The Spiritual Discipline of Inclusion

We need to remember that God’s nature is progressively revealed through the
Scriptures. So, when we read of things like God commanding kings to hurry into war, we must note that this speaks about how the writers of this story understood God, and not about how God actually is. With the greater revelation we have in Jesus, we now know that God does not take sides in war.

Josiah, who was one of the good kings of Judah, heard that the Egyptian king, Neco, was seeking to travel through Judah on the way to fight the Assyrians. Neco claimed
that God had spoken to him, and that Josiah must not oppose him. Whether Josiah had aligned himself with the Assyrians is not clear. What is clear is that Josiah, as would have been expected from a faithful Israelite, did not believe Neco’s claim of divine guidance.

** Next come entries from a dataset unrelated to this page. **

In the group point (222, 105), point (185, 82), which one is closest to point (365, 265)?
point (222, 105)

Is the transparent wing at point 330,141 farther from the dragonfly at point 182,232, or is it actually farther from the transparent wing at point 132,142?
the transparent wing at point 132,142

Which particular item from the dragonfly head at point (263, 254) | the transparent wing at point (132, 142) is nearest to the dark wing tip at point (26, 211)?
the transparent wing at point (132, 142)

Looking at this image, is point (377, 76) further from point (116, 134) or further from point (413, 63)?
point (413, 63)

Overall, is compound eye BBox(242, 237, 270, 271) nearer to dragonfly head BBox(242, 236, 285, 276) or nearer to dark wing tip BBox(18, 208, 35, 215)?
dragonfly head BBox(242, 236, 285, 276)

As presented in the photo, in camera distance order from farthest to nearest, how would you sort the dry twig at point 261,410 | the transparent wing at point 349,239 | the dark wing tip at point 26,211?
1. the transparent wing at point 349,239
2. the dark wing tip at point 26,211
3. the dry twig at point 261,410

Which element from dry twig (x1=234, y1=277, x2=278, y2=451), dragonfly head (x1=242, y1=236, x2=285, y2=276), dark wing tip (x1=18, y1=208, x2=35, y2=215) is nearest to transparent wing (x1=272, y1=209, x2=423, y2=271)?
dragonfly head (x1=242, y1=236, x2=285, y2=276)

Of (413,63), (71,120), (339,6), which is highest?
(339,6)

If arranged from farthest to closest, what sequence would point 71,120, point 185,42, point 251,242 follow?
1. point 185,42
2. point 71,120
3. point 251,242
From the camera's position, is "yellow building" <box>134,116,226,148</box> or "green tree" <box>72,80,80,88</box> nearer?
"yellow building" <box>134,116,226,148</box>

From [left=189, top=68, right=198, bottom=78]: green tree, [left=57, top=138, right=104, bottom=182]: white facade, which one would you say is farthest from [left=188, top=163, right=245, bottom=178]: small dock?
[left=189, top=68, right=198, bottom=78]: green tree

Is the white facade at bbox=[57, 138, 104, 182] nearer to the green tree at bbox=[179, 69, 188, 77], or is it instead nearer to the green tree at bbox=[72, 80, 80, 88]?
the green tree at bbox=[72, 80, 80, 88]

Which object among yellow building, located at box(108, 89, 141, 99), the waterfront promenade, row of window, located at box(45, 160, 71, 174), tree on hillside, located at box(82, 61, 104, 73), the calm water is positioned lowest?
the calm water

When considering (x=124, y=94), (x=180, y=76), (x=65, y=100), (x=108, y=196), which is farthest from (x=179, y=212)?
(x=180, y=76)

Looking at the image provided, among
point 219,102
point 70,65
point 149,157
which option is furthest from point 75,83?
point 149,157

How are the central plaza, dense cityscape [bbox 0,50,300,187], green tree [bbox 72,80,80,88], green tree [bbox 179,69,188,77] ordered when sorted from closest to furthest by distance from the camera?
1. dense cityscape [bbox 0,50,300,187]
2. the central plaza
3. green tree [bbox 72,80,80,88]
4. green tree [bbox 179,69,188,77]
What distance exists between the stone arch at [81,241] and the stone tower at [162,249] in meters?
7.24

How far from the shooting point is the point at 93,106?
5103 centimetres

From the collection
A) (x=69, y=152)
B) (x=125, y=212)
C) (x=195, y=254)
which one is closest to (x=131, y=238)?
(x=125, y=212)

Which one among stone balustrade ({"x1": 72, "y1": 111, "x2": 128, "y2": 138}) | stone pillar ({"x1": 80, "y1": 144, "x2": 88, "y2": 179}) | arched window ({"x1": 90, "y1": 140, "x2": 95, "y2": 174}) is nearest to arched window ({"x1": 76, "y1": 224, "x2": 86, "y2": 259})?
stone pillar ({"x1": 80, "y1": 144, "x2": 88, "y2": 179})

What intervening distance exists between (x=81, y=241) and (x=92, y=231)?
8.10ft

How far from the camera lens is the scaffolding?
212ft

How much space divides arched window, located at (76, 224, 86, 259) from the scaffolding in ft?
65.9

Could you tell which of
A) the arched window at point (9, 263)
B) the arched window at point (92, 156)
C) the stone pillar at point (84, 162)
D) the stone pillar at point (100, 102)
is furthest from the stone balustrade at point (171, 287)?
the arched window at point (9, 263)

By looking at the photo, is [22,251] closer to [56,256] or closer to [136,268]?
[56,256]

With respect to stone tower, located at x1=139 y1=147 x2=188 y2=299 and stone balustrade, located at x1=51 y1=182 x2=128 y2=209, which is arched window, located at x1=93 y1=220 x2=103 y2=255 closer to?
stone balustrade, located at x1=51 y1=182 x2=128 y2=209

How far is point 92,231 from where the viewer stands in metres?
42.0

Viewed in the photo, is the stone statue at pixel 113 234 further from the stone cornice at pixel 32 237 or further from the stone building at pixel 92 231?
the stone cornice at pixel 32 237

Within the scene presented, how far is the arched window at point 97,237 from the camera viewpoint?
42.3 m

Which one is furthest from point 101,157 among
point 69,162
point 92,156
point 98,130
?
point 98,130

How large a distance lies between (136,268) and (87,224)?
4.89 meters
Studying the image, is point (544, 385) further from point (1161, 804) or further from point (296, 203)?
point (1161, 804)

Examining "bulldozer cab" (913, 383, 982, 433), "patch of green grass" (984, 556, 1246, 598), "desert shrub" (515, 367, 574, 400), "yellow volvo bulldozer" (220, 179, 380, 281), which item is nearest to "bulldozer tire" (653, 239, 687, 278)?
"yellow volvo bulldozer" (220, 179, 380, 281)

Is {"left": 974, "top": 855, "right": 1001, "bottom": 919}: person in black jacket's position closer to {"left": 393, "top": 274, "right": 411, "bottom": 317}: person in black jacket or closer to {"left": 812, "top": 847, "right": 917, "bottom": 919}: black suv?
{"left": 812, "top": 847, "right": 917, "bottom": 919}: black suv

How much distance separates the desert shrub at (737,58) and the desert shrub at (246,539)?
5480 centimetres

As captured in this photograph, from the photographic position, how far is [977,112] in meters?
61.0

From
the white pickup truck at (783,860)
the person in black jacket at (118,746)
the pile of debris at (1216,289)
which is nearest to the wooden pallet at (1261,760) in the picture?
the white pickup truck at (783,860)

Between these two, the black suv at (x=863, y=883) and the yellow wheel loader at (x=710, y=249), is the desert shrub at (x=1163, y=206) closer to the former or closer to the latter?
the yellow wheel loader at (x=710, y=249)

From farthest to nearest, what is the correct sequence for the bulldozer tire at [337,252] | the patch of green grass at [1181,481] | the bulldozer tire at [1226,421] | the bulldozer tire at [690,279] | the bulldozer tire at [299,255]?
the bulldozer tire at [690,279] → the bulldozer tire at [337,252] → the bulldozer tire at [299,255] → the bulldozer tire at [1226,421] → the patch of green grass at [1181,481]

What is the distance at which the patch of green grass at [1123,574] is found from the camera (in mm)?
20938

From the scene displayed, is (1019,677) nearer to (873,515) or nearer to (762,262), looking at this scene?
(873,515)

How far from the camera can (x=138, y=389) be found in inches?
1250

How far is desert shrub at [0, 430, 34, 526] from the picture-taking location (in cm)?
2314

But the writer of this story tells us that Neco had indeed heard from God. For the first
readers of this story, who lived after the return from exile, the idea that God could speak to Gentiles would likely have been shocking, perhaps even offensive. Like the people in the synagogue in Nazareth, they would have been deeply challenged
by the inclusive implications of this story.

As Christians we can be tempted to adopt this same exclusive view of God – that God is “ours” and only speaks to us. Do you find seeds of this in your faith? How does this story challenge that idea for you?

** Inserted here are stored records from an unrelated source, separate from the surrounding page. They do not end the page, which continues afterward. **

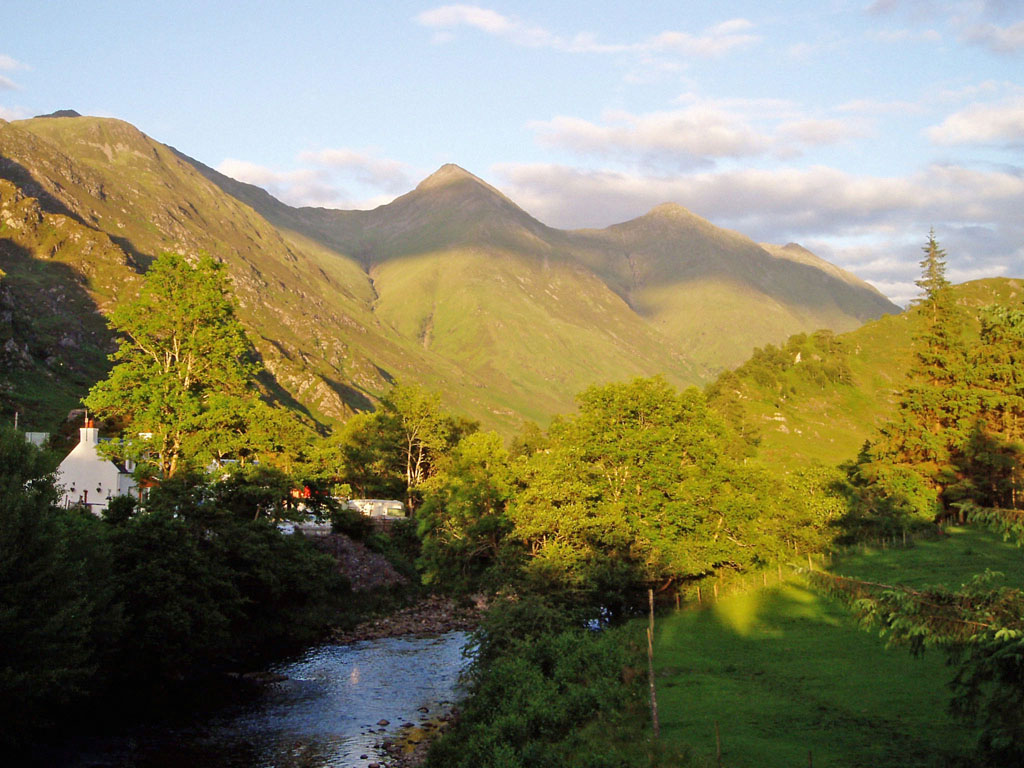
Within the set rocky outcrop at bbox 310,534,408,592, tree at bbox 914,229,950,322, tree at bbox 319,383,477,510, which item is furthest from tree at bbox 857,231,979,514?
tree at bbox 319,383,477,510

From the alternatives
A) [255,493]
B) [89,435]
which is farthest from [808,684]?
[89,435]

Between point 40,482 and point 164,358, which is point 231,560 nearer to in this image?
point 164,358

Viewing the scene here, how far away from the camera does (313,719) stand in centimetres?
4497

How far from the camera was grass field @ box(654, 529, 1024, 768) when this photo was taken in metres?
27.7

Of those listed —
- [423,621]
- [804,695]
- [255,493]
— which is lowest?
[423,621]

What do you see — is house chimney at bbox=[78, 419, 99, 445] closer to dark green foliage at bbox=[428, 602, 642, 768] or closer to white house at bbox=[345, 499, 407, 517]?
white house at bbox=[345, 499, 407, 517]

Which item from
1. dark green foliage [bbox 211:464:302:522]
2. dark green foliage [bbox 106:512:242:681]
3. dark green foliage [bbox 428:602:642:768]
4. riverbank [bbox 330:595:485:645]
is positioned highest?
dark green foliage [bbox 211:464:302:522]

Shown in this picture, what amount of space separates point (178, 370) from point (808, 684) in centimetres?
5142

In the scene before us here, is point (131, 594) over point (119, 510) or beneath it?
beneath

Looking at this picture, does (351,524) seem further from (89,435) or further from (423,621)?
(89,435)

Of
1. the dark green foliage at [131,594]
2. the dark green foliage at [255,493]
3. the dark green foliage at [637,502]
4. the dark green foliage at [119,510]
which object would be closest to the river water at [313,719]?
the dark green foliage at [131,594]

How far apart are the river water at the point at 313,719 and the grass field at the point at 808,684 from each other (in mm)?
15463

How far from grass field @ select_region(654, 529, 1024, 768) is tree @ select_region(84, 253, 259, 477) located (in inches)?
1505

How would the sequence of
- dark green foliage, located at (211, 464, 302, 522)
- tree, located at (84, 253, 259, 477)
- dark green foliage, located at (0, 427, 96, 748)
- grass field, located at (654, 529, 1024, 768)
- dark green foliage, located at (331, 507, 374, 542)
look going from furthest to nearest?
dark green foliage, located at (331, 507, 374, 542), dark green foliage, located at (211, 464, 302, 522), tree, located at (84, 253, 259, 477), dark green foliage, located at (0, 427, 96, 748), grass field, located at (654, 529, 1024, 768)
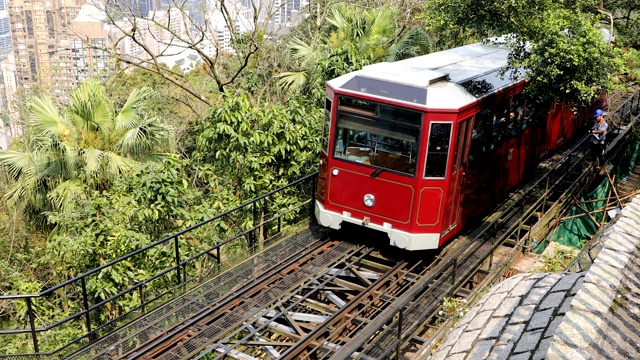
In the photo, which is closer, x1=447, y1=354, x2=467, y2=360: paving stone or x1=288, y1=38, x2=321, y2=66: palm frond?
x1=447, y1=354, x2=467, y2=360: paving stone

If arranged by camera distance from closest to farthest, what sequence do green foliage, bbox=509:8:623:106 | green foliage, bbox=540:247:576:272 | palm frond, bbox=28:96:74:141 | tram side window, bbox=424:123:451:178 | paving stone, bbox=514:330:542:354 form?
1. paving stone, bbox=514:330:542:354
2. tram side window, bbox=424:123:451:178
3. green foliage, bbox=540:247:576:272
4. green foliage, bbox=509:8:623:106
5. palm frond, bbox=28:96:74:141

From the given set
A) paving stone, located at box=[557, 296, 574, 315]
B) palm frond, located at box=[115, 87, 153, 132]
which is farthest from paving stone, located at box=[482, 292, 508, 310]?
palm frond, located at box=[115, 87, 153, 132]

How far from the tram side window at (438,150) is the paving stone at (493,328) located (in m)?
4.58

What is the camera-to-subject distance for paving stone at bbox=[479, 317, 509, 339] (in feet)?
15.3

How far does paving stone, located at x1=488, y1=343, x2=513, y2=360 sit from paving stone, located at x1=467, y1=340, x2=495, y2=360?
0.05 meters

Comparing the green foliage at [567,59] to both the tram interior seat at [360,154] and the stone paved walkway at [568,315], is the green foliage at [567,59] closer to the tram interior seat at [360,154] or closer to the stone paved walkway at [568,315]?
the tram interior seat at [360,154]

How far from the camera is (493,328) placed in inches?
188

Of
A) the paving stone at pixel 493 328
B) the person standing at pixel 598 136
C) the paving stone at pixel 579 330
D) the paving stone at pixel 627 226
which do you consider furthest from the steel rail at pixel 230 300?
the person standing at pixel 598 136

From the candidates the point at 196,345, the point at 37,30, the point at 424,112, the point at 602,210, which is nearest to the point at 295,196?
the point at 424,112

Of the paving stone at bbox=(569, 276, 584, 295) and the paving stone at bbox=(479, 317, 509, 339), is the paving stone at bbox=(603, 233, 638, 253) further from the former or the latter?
the paving stone at bbox=(479, 317, 509, 339)

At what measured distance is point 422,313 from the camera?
818 centimetres

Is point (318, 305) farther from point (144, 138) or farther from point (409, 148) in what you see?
point (144, 138)

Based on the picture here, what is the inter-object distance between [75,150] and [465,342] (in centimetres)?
846

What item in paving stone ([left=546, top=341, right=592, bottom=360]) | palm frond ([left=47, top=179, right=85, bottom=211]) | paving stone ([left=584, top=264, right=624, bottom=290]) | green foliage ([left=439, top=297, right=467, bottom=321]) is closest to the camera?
paving stone ([left=546, top=341, right=592, bottom=360])
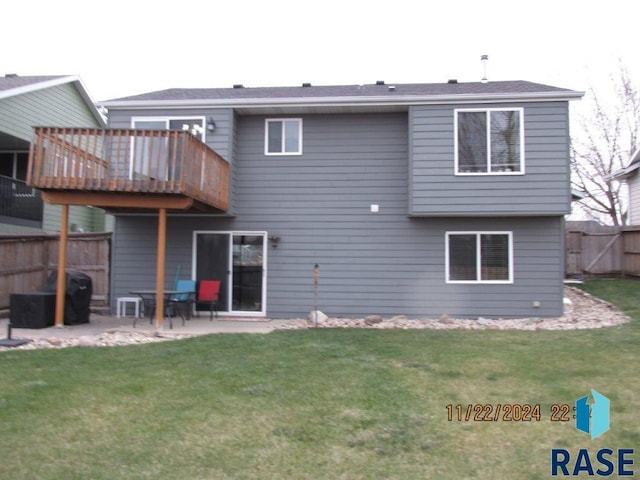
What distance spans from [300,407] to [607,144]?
75.4 feet

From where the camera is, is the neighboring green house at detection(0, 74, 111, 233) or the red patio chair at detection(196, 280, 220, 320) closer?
the red patio chair at detection(196, 280, 220, 320)

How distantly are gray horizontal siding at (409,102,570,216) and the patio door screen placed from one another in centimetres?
351

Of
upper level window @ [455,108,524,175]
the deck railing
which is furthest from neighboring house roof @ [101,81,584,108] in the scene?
the deck railing

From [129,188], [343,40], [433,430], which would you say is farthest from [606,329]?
[343,40]

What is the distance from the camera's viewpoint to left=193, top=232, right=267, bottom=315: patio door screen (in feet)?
35.6

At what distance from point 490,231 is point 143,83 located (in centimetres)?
2360

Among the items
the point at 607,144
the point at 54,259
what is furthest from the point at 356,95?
the point at 607,144

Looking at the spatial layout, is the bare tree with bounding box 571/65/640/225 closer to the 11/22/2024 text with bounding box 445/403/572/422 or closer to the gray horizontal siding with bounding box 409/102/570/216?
the gray horizontal siding with bounding box 409/102/570/216

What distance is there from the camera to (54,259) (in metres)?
11.8

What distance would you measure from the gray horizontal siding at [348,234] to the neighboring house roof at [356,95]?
0.56m

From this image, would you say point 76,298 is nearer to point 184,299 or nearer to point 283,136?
point 184,299

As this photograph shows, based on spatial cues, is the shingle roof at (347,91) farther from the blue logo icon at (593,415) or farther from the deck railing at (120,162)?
the blue logo icon at (593,415)

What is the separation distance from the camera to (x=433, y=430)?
4.00 m

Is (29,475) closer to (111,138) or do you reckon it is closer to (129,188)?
(129,188)
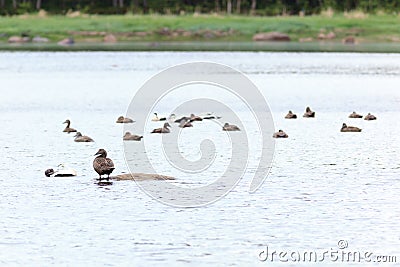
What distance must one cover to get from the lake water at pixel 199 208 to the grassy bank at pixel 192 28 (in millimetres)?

One thing Jesus made clear is that God loves “the world” including all its peoples. Throughout the New Testament, whenever people forgot this and became exclusive in their faith, they were called to confess, repent, and turn to inclusive love. If there is any exclusivity in your faith, or your view of others, for any reason, consider confessing it, repenting of it, and turning to inclusive love today.

Forgive me, O God, when my love is exclusive, and teach me love inclusively, as you do.